PAGE TEXT
□ □ □ □
Expansion type blowout preventers must be tested to 70 percent of the above
pressure testing requirements. The blowout prevention equipment must be
pressure tested:
(ii) Prior to drilling out plugs or casing
shoes or both; and
(iii) Following
repairs that require disconnecting a pressure seal in the assembly.
(B) During drilling operations,
blowout prevention equipment must be actuated to test proper functioning as
follows: once each trip for blind and pipe rams but not less than once each day
for pipe rams; and at least once each week on the drill pipe for expansion type
preventers.
(C) All flange bolts
must be inspected at least weekly and retightened as necessary during drilling
operations. The auxiliary control systems must be inspected daily to check the
mechanical condition and effectiveness and to ensure personnel's acquaintance
with the method of operation. Blowout prevention and auxiliary control
equipment must be cleaned, inspected, and repaired, if necessary, prior to
installation to ensure proper functioning. Blowout prevention controls must be
plainly labeled, and all crewmembers must be instructed on the function and
operation of the equipment. A blowout prevention drill must be conducted weekly
for each drilling crew. All blowout prevention tests and crew drills must be
recorded on the driller's log.
□ □ □ □
DATASET
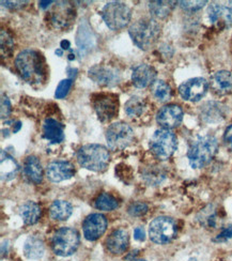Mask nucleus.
Here are the masks:
<instances>
[{
    "mask_svg": "<svg viewBox=\"0 0 232 261\" xmlns=\"http://www.w3.org/2000/svg\"><path fill=\"white\" fill-rule=\"evenodd\" d=\"M15 67L21 77L31 86H42L46 80L45 60L35 49L20 51L15 59Z\"/></svg>",
    "mask_w": 232,
    "mask_h": 261,
    "instance_id": "obj_1",
    "label": "nucleus"
},
{
    "mask_svg": "<svg viewBox=\"0 0 232 261\" xmlns=\"http://www.w3.org/2000/svg\"><path fill=\"white\" fill-rule=\"evenodd\" d=\"M218 149L217 139L211 135L196 137L187 151V159L194 169L202 168L213 160Z\"/></svg>",
    "mask_w": 232,
    "mask_h": 261,
    "instance_id": "obj_2",
    "label": "nucleus"
},
{
    "mask_svg": "<svg viewBox=\"0 0 232 261\" xmlns=\"http://www.w3.org/2000/svg\"><path fill=\"white\" fill-rule=\"evenodd\" d=\"M128 34L137 47L147 50L156 44L159 40L161 26L156 19L143 17L136 20L130 27Z\"/></svg>",
    "mask_w": 232,
    "mask_h": 261,
    "instance_id": "obj_3",
    "label": "nucleus"
},
{
    "mask_svg": "<svg viewBox=\"0 0 232 261\" xmlns=\"http://www.w3.org/2000/svg\"><path fill=\"white\" fill-rule=\"evenodd\" d=\"M110 154L107 148L101 145H86L77 151L79 164L91 171H103L109 164Z\"/></svg>",
    "mask_w": 232,
    "mask_h": 261,
    "instance_id": "obj_4",
    "label": "nucleus"
},
{
    "mask_svg": "<svg viewBox=\"0 0 232 261\" xmlns=\"http://www.w3.org/2000/svg\"><path fill=\"white\" fill-rule=\"evenodd\" d=\"M79 246L80 234L74 228L63 227L53 236L51 248L58 256L69 257L77 251Z\"/></svg>",
    "mask_w": 232,
    "mask_h": 261,
    "instance_id": "obj_5",
    "label": "nucleus"
},
{
    "mask_svg": "<svg viewBox=\"0 0 232 261\" xmlns=\"http://www.w3.org/2000/svg\"><path fill=\"white\" fill-rule=\"evenodd\" d=\"M102 17L108 28L117 31L125 28L130 24L132 11L123 3L112 2L106 4L103 8Z\"/></svg>",
    "mask_w": 232,
    "mask_h": 261,
    "instance_id": "obj_6",
    "label": "nucleus"
},
{
    "mask_svg": "<svg viewBox=\"0 0 232 261\" xmlns=\"http://www.w3.org/2000/svg\"><path fill=\"white\" fill-rule=\"evenodd\" d=\"M178 147V140L170 129H158L150 139V150L159 160L169 159Z\"/></svg>",
    "mask_w": 232,
    "mask_h": 261,
    "instance_id": "obj_7",
    "label": "nucleus"
},
{
    "mask_svg": "<svg viewBox=\"0 0 232 261\" xmlns=\"http://www.w3.org/2000/svg\"><path fill=\"white\" fill-rule=\"evenodd\" d=\"M176 223L168 216H160L154 219L149 226V237L157 244H167L176 236Z\"/></svg>",
    "mask_w": 232,
    "mask_h": 261,
    "instance_id": "obj_8",
    "label": "nucleus"
},
{
    "mask_svg": "<svg viewBox=\"0 0 232 261\" xmlns=\"http://www.w3.org/2000/svg\"><path fill=\"white\" fill-rule=\"evenodd\" d=\"M134 138V130L125 122H116L106 130V141L108 147L119 151L125 149Z\"/></svg>",
    "mask_w": 232,
    "mask_h": 261,
    "instance_id": "obj_9",
    "label": "nucleus"
},
{
    "mask_svg": "<svg viewBox=\"0 0 232 261\" xmlns=\"http://www.w3.org/2000/svg\"><path fill=\"white\" fill-rule=\"evenodd\" d=\"M118 95L113 93L97 94L93 99L94 111L98 119L103 122L114 119L118 114Z\"/></svg>",
    "mask_w": 232,
    "mask_h": 261,
    "instance_id": "obj_10",
    "label": "nucleus"
},
{
    "mask_svg": "<svg viewBox=\"0 0 232 261\" xmlns=\"http://www.w3.org/2000/svg\"><path fill=\"white\" fill-rule=\"evenodd\" d=\"M76 16L73 5L68 2H60L55 5L50 12V23L54 28L63 30L71 26Z\"/></svg>",
    "mask_w": 232,
    "mask_h": 261,
    "instance_id": "obj_11",
    "label": "nucleus"
},
{
    "mask_svg": "<svg viewBox=\"0 0 232 261\" xmlns=\"http://www.w3.org/2000/svg\"><path fill=\"white\" fill-rule=\"evenodd\" d=\"M88 76L98 86L113 87L119 84L120 73L119 71L110 65L96 64L88 70Z\"/></svg>",
    "mask_w": 232,
    "mask_h": 261,
    "instance_id": "obj_12",
    "label": "nucleus"
},
{
    "mask_svg": "<svg viewBox=\"0 0 232 261\" xmlns=\"http://www.w3.org/2000/svg\"><path fill=\"white\" fill-rule=\"evenodd\" d=\"M209 89L207 80L195 77L184 82L179 87V93L185 101L197 102L201 100Z\"/></svg>",
    "mask_w": 232,
    "mask_h": 261,
    "instance_id": "obj_13",
    "label": "nucleus"
},
{
    "mask_svg": "<svg viewBox=\"0 0 232 261\" xmlns=\"http://www.w3.org/2000/svg\"><path fill=\"white\" fill-rule=\"evenodd\" d=\"M107 229V220L103 214L92 213L88 215L83 223L84 236L88 241H95L101 238Z\"/></svg>",
    "mask_w": 232,
    "mask_h": 261,
    "instance_id": "obj_14",
    "label": "nucleus"
},
{
    "mask_svg": "<svg viewBox=\"0 0 232 261\" xmlns=\"http://www.w3.org/2000/svg\"><path fill=\"white\" fill-rule=\"evenodd\" d=\"M208 16L211 23L219 27L232 25V2L213 3L208 8Z\"/></svg>",
    "mask_w": 232,
    "mask_h": 261,
    "instance_id": "obj_15",
    "label": "nucleus"
},
{
    "mask_svg": "<svg viewBox=\"0 0 232 261\" xmlns=\"http://www.w3.org/2000/svg\"><path fill=\"white\" fill-rule=\"evenodd\" d=\"M183 120V111L178 105L170 104L162 107L158 112L157 121L165 129L179 126Z\"/></svg>",
    "mask_w": 232,
    "mask_h": 261,
    "instance_id": "obj_16",
    "label": "nucleus"
},
{
    "mask_svg": "<svg viewBox=\"0 0 232 261\" xmlns=\"http://www.w3.org/2000/svg\"><path fill=\"white\" fill-rule=\"evenodd\" d=\"M76 44L82 54L90 51L96 45V36L89 21L86 18L82 19L80 23L76 35Z\"/></svg>",
    "mask_w": 232,
    "mask_h": 261,
    "instance_id": "obj_17",
    "label": "nucleus"
},
{
    "mask_svg": "<svg viewBox=\"0 0 232 261\" xmlns=\"http://www.w3.org/2000/svg\"><path fill=\"white\" fill-rule=\"evenodd\" d=\"M75 175V168L70 162L55 161L46 167L47 178L55 183L62 182L73 178Z\"/></svg>",
    "mask_w": 232,
    "mask_h": 261,
    "instance_id": "obj_18",
    "label": "nucleus"
},
{
    "mask_svg": "<svg viewBox=\"0 0 232 261\" xmlns=\"http://www.w3.org/2000/svg\"><path fill=\"white\" fill-rule=\"evenodd\" d=\"M157 79V71L153 67L146 63H142L134 68L132 73V82L135 87L140 89L147 88L153 85Z\"/></svg>",
    "mask_w": 232,
    "mask_h": 261,
    "instance_id": "obj_19",
    "label": "nucleus"
},
{
    "mask_svg": "<svg viewBox=\"0 0 232 261\" xmlns=\"http://www.w3.org/2000/svg\"><path fill=\"white\" fill-rule=\"evenodd\" d=\"M201 119L209 124L222 122L227 116V108L218 102H207L200 108Z\"/></svg>",
    "mask_w": 232,
    "mask_h": 261,
    "instance_id": "obj_20",
    "label": "nucleus"
},
{
    "mask_svg": "<svg viewBox=\"0 0 232 261\" xmlns=\"http://www.w3.org/2000/svg\"><path fill=\"white\" fill-rule=\"evenodd\" d=\"M128 233L124 229H117L110 233L106 240L108 251L114 255L123 254L128 247Z\"/></svg>",
    "mask_w": 232,
    "mask_h": 261,
    "instance_id": "obj_21",
    "label": "nucleus"
},
{
    "mask_svg": "<svg viewBox=\"0 0 232 261\" xmlns=\"http://www.w3.org/2000/svg\"><path fill=\"white\" fill-rule=\"evenodd\" d=\"M43 137L50 144H60L64 140V126L56 119L47 118L43 123Z\"/></svg>",
    "mask_w": 232,
    "mask_h": 261,
    "instance_id": "obj_22",
    "label": "nucleus"
},
{
    "mask_svg": "<svg viewBox=\"0 0 232 261\" xmlns=\"http://www.w3.org/2000/svg\"><path fill=\"white\" fill-rule=\"evenodd\" d=\"M211 87L215 93L224 95L232 90V74L229 71H218L211 79Z\"/></svg>",
    "mask_w": 232,
    "mask_h": 261,
    "instance_id": "obj_23",
    "label": "nucleus"
},
{
    "mask_svg": "<svg viewBox=\"0 0 232 261\" xmlns=\"http://www.w3.org/2000/svg\"><path fill=\"white\" fill-rule=\"evenodd\" d=\"M24 173L28 180L35 184H40L43 180V168L36 156H28L24 163Z\"/></svg>",
    "mask_w": 232,
    "mask_h": 261,
    "instance_id": "obj_24",
    "label": "nucleus"
},
{
    "mask_svg": "<svg viewBox=\"0 0 232 261\" xmlns=\"http://www.w3.org/2000/svg\"><path fill=\"white\" fill-rule=\"evenodd\" d=\"M19 216L26 225H35L41 217V208L35 201H26L19 206Z\"/></svg>",
    "mask_w": 232,
    "mask_h": 261,
    "instance_id": "obj_25",
    "label": "nucleus"
},
{
    "mask_svg": "<svg viewBox=\"0 0 232 261\" xmlns=\"http://www.w3.org/2000/svg\"><path fill=\"white\" fill-rule=\"evenodd\" d=\"M45 252V246L41 238L30 236L24 244V254L28 259L37 260L43 257Z\"/></svg>",
    "mask_w": 232,
    "mask_h": 261,
    "instance_id": "obj_26",
    "label": "nucleus"
},
{
    "mask_svg": "<svg viewBox=\"0 0 232 261\" xmlns=\"http://www.w3.org/2000/svg\"><path fill=\"white\" fill-rule=\"evenodd\" d=\"M72 204L65 200H55L49 209L50 217L55 221H66L72 215Z\"/></svg>",
    "mask_w": 232,
    "mask_h": 261,
    "instance_id": "obj_27",
    "label": "nucleus"
},
{
    "mask_svg": "<svg viewBox=\"0 0 232 261\" xmlns=\"http://www.w3.org/2000/svg\"><path fill=\"white\" fill-rule=\"evenodd\" d=\"M18 171L16 161L9 155L6 151H2V180L9 181L13 179Z\"/></svg>",
    "mask_w": 232,
    "mask_h": 261,
    "instance_id": "obj_28",
    "label": "nucleus"
},
{
    "mask_svg": "<svg viewBox=\"0 0 232 261\" xmlns=\"http://www.w3.org/2000/svg\"><path fill=\"white\" fill-rule=\"evenodd\" d=\"M175 4V2H150V13L157 18H165L172 12Z\"/></svg>",
    "mask_w": 232,
    "mask_h": 261,
    "instance_id": "obj_29",
    "label": "nucleus"
},
{
    "mask_svg": "<svg viewBox=\"0 0 232 261\" xmlns=\"http://www.w3.org/2000/svg\"><path fill=\"white\" fill-rule=\"evenodd\" d=\"M146 110V101L140 96H132L125 103L124 111L128 117H139Z\"/></svg>",
    "mask_w": 232,
    "mask_h": 261,
    "instance_id": "obj_30",
    "label": "nucleus"
},
{
    "mask_svg": "<svg viewBox=\"0 0 232 261\" xmlns=\"http://www.w3.org/2000/svg\"><path fill=\"white\" fill-rule=\"evenodd\" d=\"M152 93L160 102H167L170 100L172 91L170 86L164 81H157L152 85Z\"/></svg>",
    "mask_w": 232,
    "mask_h": 261,
    "instance_id": "obj_31",
    "label": "nucleus"
},
{
    "mask_svg": "<svg viewBox=\"0 0 232 261\" xmlns=\"http://www.w3.org/2000/svg\"><path fill=\"white\" fill-rule=\"evenodd\" d=\"M94 205L98 210L113 211L118 208L119 202L113 195H110L108 193H103L96 198Z\"/></svg>",
    "mask_w": 232,
    "mask_h": 261,
    "instance_id": "obj_32",
    "label": "nucleus"
},
{
    "mask_svg": "<svg viewBox=\"0 0 232 261\" xmlns=\"http://www.w3.org/2000/svg\"><path fill=\"white\" fill-rule=\"evenodd\" d=\"M72 85H73L72 79H66V80L61 81L57 87L56 92H55V96H56V99H59V100L64 99V97L69 94Z\"/></svg>",
    "mask_w": 232,
    "mask_h": 261,
    "instance_id": "obj_33",
    "label": "nucleus"
},
{
    "mask_svg": "<svg viewBox=\"0 0 232 261\" xmlns=\"http://www.w3.org/2000/svg\"><path fill=\"white\" fill-rule=\"evenodd\" d=\"M127 211L132 216H142L148 212V205L145 202H141V201L133 202L128 206Z\"/></svg>",
    "mask_w": 232,
    "mask_h": 261,
    "instance_id": "obj_34",
    "label": "nucleus"
},
{
    "mask_svg": "<svg viewBox=\"0 0 232 261\" xmlns=\"http://www.w3.org/2000/svg\"><path fill=\"white\" fill-rule=\"evenodd\" d=\"M180 7L187 12H196L208 4V2H179Z\"/></svg>",
    "mask_w": 232,
    "mask_h": 261,
    "instance_id": "obj_35",
    "label": "nucleus"
},
{
    "mask_svg": "<svg viewBox=\"0 0 232 261\" xmlns=\"http://www.w3.org/2000/svg\"><path fill=\"white\" fill-rule=\"evenodd\" d=\"M232 238V226H227L226 228H224V229L222 230V232H220L218 236H216V238L214 239L215 242H227L228 240H230V239Z\"/></svg>",
    "mask_w": 232,
    "mask_h": 261,
    "instance_id": "obj_36",
    "label": "nucleus"
},
{
    "mask_svg": "<svg viewBox=\"0 0 232 261\" xmlns=\"http://www.w3.org/2000/svg\"><path fill=\"white\" fill-rule=\"evenodd\" d=\"M12 47H13L12 39L8 36L7 32H5V30H3L2 31V51L4 53L6 49V54H7V50L9 51L12 50Z\"/></svg>",
    "mask_w": 232,
    "mask_h": 261,
    "instance_id": "obj_37",
    "label": "nucleus"
},
{
    "mask_svg": "<svg viewBox=\"0 0 232 261\" xmlns=\"http://www.w3.org/2000/svg\"><path fill=\"white\" fill-rule=\"evenodd\" d=\"M11 111H12V106H11L9 97L4 95L2 99V117L7 118L10 115Z\"/></svg>",
    "mask_w": 232,
    "mask_h": 261,
    "instance_id": "obj_38",
    "label": "nucleus"
},
{
    "mask_svg": "<svg viewBox=\"0 0 232 261\" xmlns=\"http://www.w3.org/2000/svg\"><path fill=\"white\" fill-rule=\"evenodd\" d=\"M224 143L226 145V147L232 151V124L229 125L224 134Z\"/></svg>",
    "mask_w": 232,
    "mask_h": 261,
    "instance_id": "obj_39",
    "label": "nucleus"
},
{
    "mask_svg": "<svg viewBox=\"0 0 232 261\" xmlns=\"http://www.w3.org/2000/svg\"><path fill=\"white\" fill-rule=\"evenodd\" d=\"M3 6L8 8V9H19V8H23L27 2H2Z\"/></svg>",
    "mask_w": 232,
    "mask_h": 261,
    "instance_id": "obj_40",
    "label": "nucleus"
},
{
    "mask_svg": "<svg viewBox=\"0 0 232 261\" xmlns=\"http://www.w3.org/2000/svg\"><path fill=\"white\" fill-rule=\"evenodd\" d=\"M134 238L137 241H143L146 239V231L142 227H136L134 230Z\"/></svg>",
    "mask_w": 232,
    "mask_h": 261,
    "instance_id": "obj_41",
    "label": "nucleus"
},
{
    "mask_svg": "<svg viewBox=\"0 0 232 261\" xmlns=\"http://www.w3.org/2000/svg\"><path fill=\"white\" fill-rule=\"evenodd\" d=\"M61 48L62 49H69L70 48V42L68 40H63L61 42Z\"/></svg>",
    "mask_w": 232,
    "mask_h": 261,
    "instance_id": "obj_42",
    "label": "nucleus"
},
{
    "mask_svg": "<svg viewBox=\"0 0 232 261\" xmlns=\"http://www.w3.org/2000/svg\"><path fill=\"white\" fill-rule=\"evenodd\" d=\"M51 4H53V2H40V3H39V6H40V8H42V9H46V8H48L49 5H51Z\"/></svg>",
    "mask_w": 232,
    "mask_h": 261,
    "instance_id": "obj_43",
    "label": "nucleus"
},
{
    "mask_svg": "<svg viewBox=\"0 0 232 261\" xmlns=\"http://www.w3.org/2000/svg\"><path fill=\"white\" fill-rule=\"evenodd\" d=\"M20 127H21V124H20V122H16V124H15V127H13V133H17L18 130L20 129Z\"/></svg>",
    "mask_w": 232,
    "mask_h": 261,
    "instance_id": "obj_44",
    "label": "nucleus"
},
{
    "mask_svg": "<svg viewBox=\"0 0 232 261\" xmlns=\"http://www.w3.org/2000/svg\"><path fill=\"white\" fill-rule=\"evenodd\" d=\"M55 53H56V55L61 57L63 55V49L62 48H58V49H56V51H55Z\"/></svg>",
    "mask_w": 232,
    "mask_h": 261,
    "instance_id": "obj_45",
    "label": "nucleus"
},
{
    "mask_svg": "<svg viewBox=\"0 0 232 261\" xmlns=\"http://www.w3.org/2000/svg\"><path fill=\"white\" fill-rule=\"evenodd\" d=\"M131 261H146V260H142V259H133Z\"/></svg>",
    "mask_w": 232,
    "mask_h": 261,
    "instance_id": "obj_46",
    "label": "nucleus"
}]
</instances>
□ □ □ □
COMPLETE THE FOLLOWING
**A.** In the blowout prevention text, turn the paragraph that begins "All flange bolts" into a short list that keeps its main facts.
**B.** Pick up the blowout prevention text after its final sentence and carry it on.

RESPONSES PER TASK
**A.**
- Inspect all flange bolts at least weekly during drilling operations, and retighten them as needed.
- Inspect auxiliary control systems daily. Check their mechanical condition and effectiveness, and make sure personnel know how to operate them.
- Before installation, clean and inspect blowout prevention and auxiliary control equipment, and repair it if needed.
- Label blowout prevention controls plainly, and instruct all crewmembers on how the equipment works and is operated.
- Hold a blowout prevention drill weekly for each drilling crew.
- Record all blowout prevention tests and crew drills on the driller's log.

**B.**
(4) Related Well Control Equipment. A full
opening drill string safety valve in the open position must be maintained on
the rig floor at all times while drilling operations are being conducted. A
kelly cock must be installed between the kelly and the swivel.
(5) Drilling Fluid. The properties, use, and
testing of drilling fluids and the conduct of related drilling procedures must
be sufficient to prevent the blowout of any well. Sufficient drilling fluid
materials to ensure well control must be maintained on site and readily
accessible for use at all times.
(6) Drilling Fluid Control. Before pulling
drill pipe, the drilling fluid must be properly conditioned or displaced. The
hole must be kept reasonably full at all times; however, in no event will the
annular mud level be deeper than 100 feet from the rotary table when coming out
of the hole with drill pipe. Mud cooling techniques must be utilized when
necessary to maintain mud characteristics for proper well control and hole
conditioning. The department may require the use of mud cooling
equipment.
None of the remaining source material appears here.